### [課題 A]
生まれた日の作文によると、書き手は八年前の何月何日に生まれたか。
### [課題 B]
生まれた日の作文を、最後の文のあとから書きつげ。

### [本文]
========================================
3学年の部 古堅南小学校 川上 歩夢(かわかみ あゆむ)
「お母さんからのプレゼント」
 
  八年前の三月のおわり、川上家にはじめての子どもが生まれました。それが、ぼくです。
「生まれた日のことは、わすれられないよ。」二年生の生活科の勉強で、ぼくが生まれた時の様子をお母さんにインタビューしました。ぼくがおかあさんのおなかにいた時、お母さんは、おなかの調子がわるくて二回入院したそうです。
おなかの中のぼくは元気に育って、予定日をすぎた八年前の三月三十日に生まれてきたとはじめて聞きました。その日の写真には、お母さんが生まれたばかりのぼくを、ぎゅっとだきしめている様子が写っています。お母さんの顔は、ないたあとみたいにつかれた顔で、でも笑っていました。
「12時間もいたみがつづいて、やっと生まれた歩夢をだっこした時は、なみだが出たよ。」ぼくを生んだ時の話をきいて、お母さんは、たいへんだったんだなと思いました。小さいころのぼくは、ごはん時間にちゃんといすにすわれなかったり、スーパーに行くとあっちこっちにうごき回ったり、おちつきのない子で、たいへんだったそうです。
「車にひかれそうになったこともあって、目がはなせなかったよ。」
 八才になった今でも、おもしろそうな楽しそうな物があると、すぐに近づいて行ってしまうくせは、なおっていません。
「ぜんぶ食べおわるまでは、せきは立たないで!!」
と、いつも言われています。
 この春休み、たん生日がくる前、
「ぼくのたん生日、どうするの。」
とお母さんにきいてみると、
「そうだったね、考えておく。」
========================================
### [提供資料]
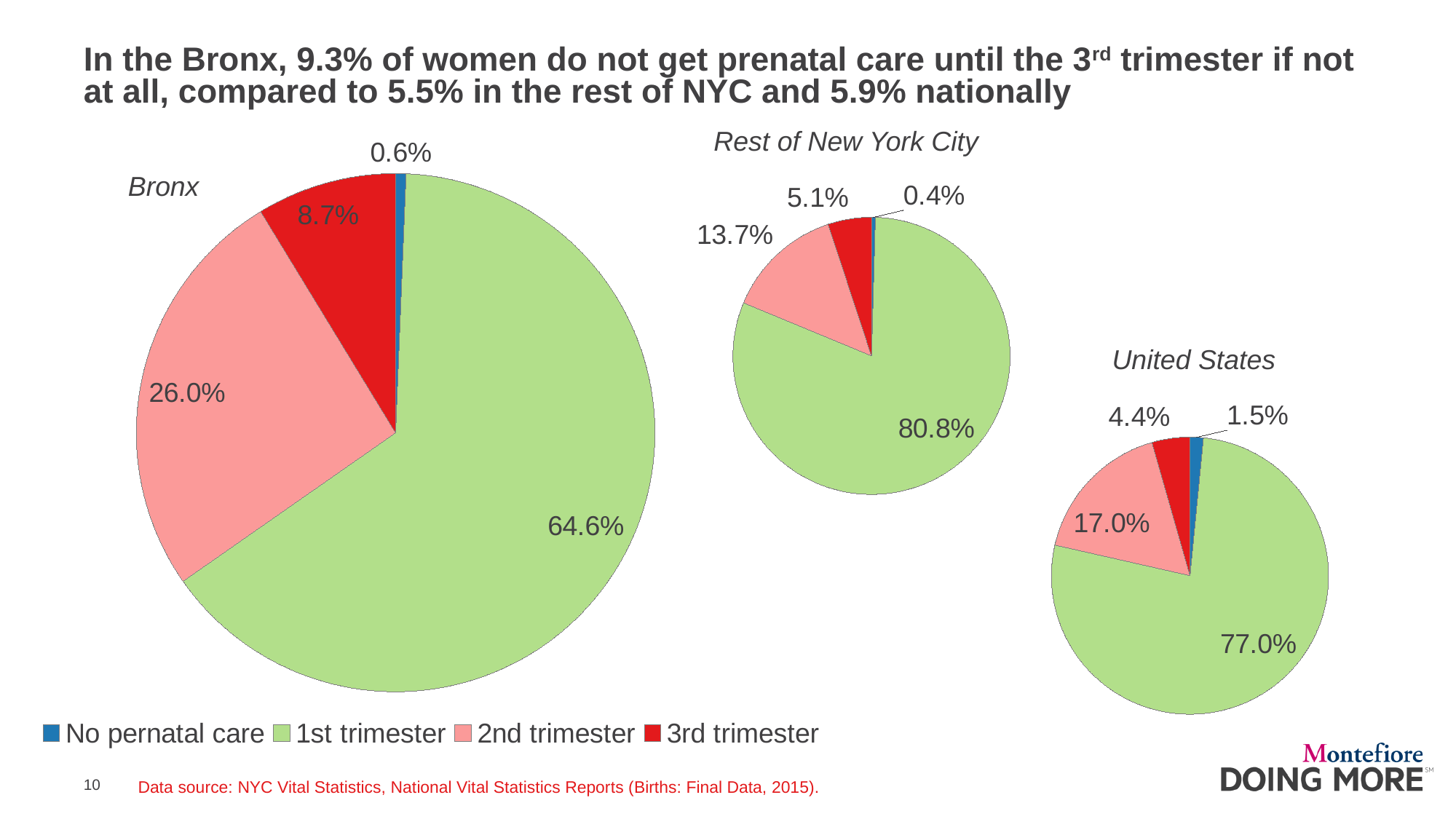
How many slices does the United States pie chart have? 4 In the Bronx pie chart, what is the combined share of the 3rd trimester and No pernatal care slices? 9.3% In the Bronx pie chart, what share of women received prenatal care in the 1st trimester? 64.6% In the United States pie chart, what percentage is shown for No pernatal care? 1.5% Which colour represents the 3rd trimester in the legend? Red In the Rest of New York City pie chart, what percentage is shown for the 2nd trimester slice? 13.7% What type of chart is used for the Bronx data? Pie chart In the Rest of New York City pie chart, which category has the smallest slice? No pernatal care How many categories does the legend list? 4 In the Bronx pie chart, which category has the largest slice? 1st trimester Which is larger: the 2nd trimester share in the Bronx chart or in the United States chart? Bronx What is the difference between the 3rd trimester share in the Bronx chart and in the Rest of New York City chart? 3.6%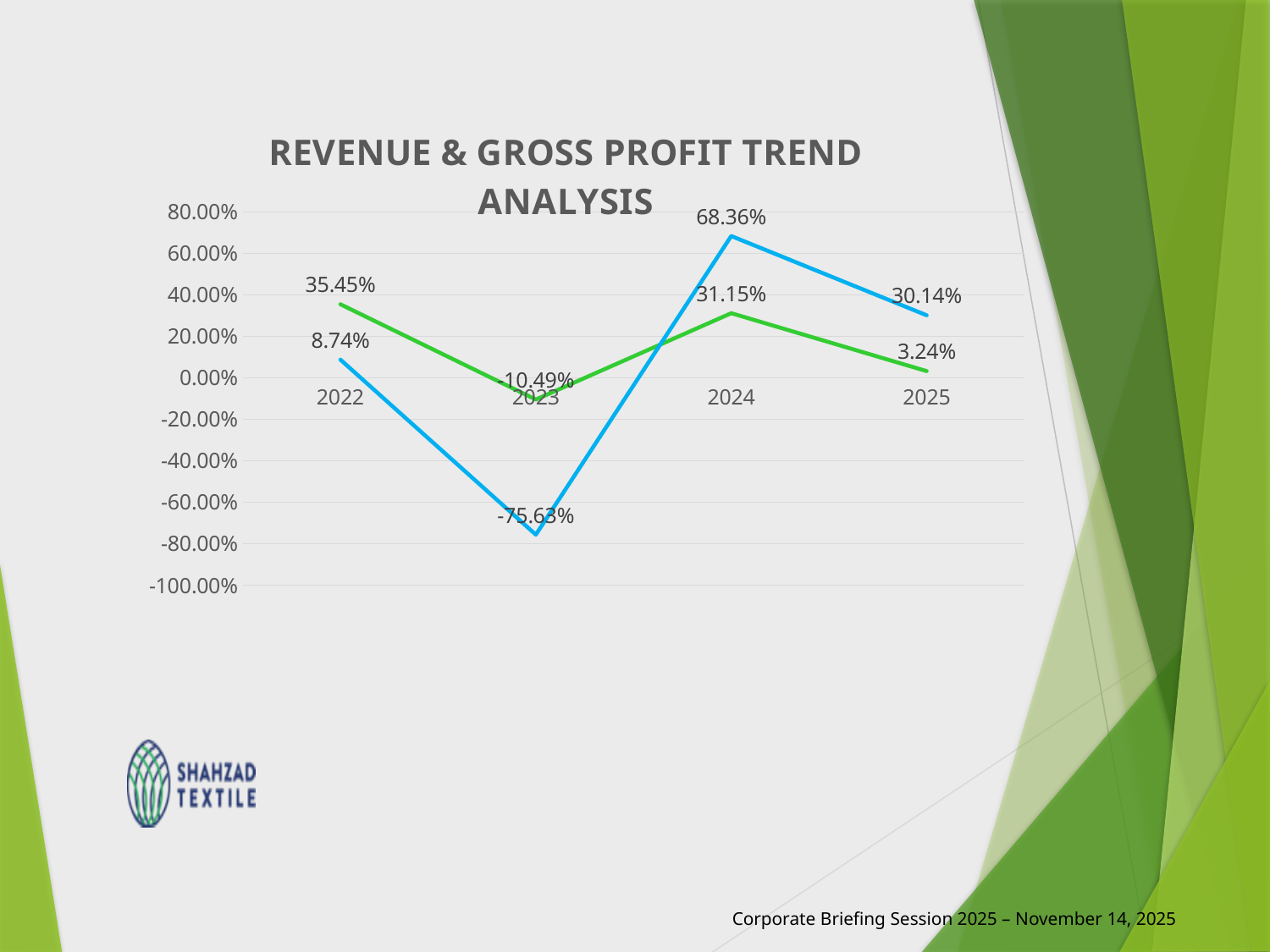
What is the title of the chart? REVENUE & GROSS PROFIT TREND ANALYSIS What type of chart is shown on the slide? line chart Which line has the higher value in 2022, the green line or the blue line? green line What is the difference between the blue line's value in 2024 and its value in 2025? 38.22% In which year does the blue line reach its highest value? 2024 In which year does the green line reach its lowest value? 2023 What is the value of the blue line in 2023? -75.63% What is the value of the blue line in 2024? 68.36% What is the value of the green line in 2022? 35.45% Does the blue line rise or fall from 2024 to 2025? fall How many years are plotted along the x axis? 4 What is the value of the green line in 2025? 3.24%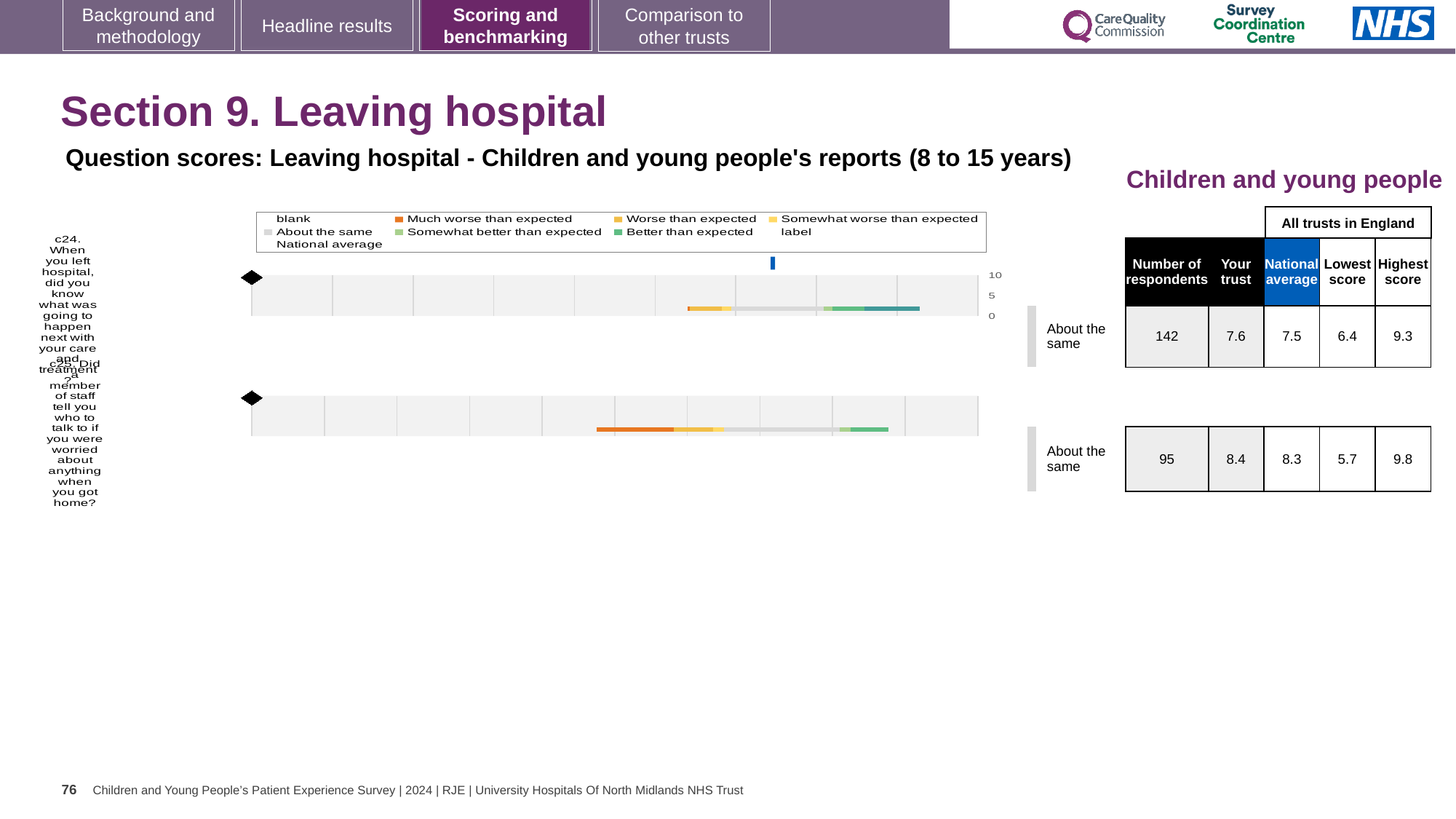
Which question has the higher 'Your trust' score, c24 or c25? c25 What is the highest score among all trusts in England for question c25? 9.8 Which question has the lower 'Lowest score' across all trusts in England, c24 or c25? c25 How many respondents answered question c24? 142 What is the difference between the trust's score and the national average for question c25? 0.1 What is the national average score for question c25 (Did a member of staff tell you who to talk to if you were worried about anything when you got home?)? 8.3 Which legend entry is shown in orange? Much worse than expected How many questions are plotted on the slide? 2 What is the 'Your trust' score for question c24 (When you left hospital, did you know what was going to happen next with your care and treatment?)? 7.6 What benchmark category is the trust given for question c24? About the same What kind of chart is used to show the question scores? Bar chart What is the lowest score among all trusts in England for question c24? 6.4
========================================
### [解答 A]
三月三十日。

### [解答 B]
とだけ、言いました。ぼくの春休み中、お母さんは仕事がいそがしくて、ぼくはずっと、学どうやおばあちゃんの家に行っていました。土日もお母さんは、家の仕事のほかに、家のパソコンでも仕事をしたり、仕事に出かけていったりしてパタパタとしていました。
たん生日の三日前になっても、お母さんは何も言いません。ぼくは、しんぱいになってきました。
たん生日の前の日、いつもと同じように学どうにおくってもらう車にのりました。すると、お母さんが、
「明日、仕事お休みもらったから歩夢とデートするよ。歩夢の行きたい所に行こう。」
と言ってくれました。
「やったー。」
と、うれしくなってぼくは、とびはねました。
たん生日の日、ぼくは前から見たかった、えい画をお母さんと見に行きました。
家に帰ってから、家族みんなでたん生日ケーキを食べました。その夜、生活科の勉強のときにお母さんからもらったお手紙をまた読んでみました。
『生まれてきてくれてありがとう。』
お手紙のさいごにお母さんが書いてあります。 ぼくは、お母さんから命のプレゼントをもらったんだと思います。これからも、この命を大切にしていろいろなことをがんばっていきます。
お母さん、これからもよろしくお願いします。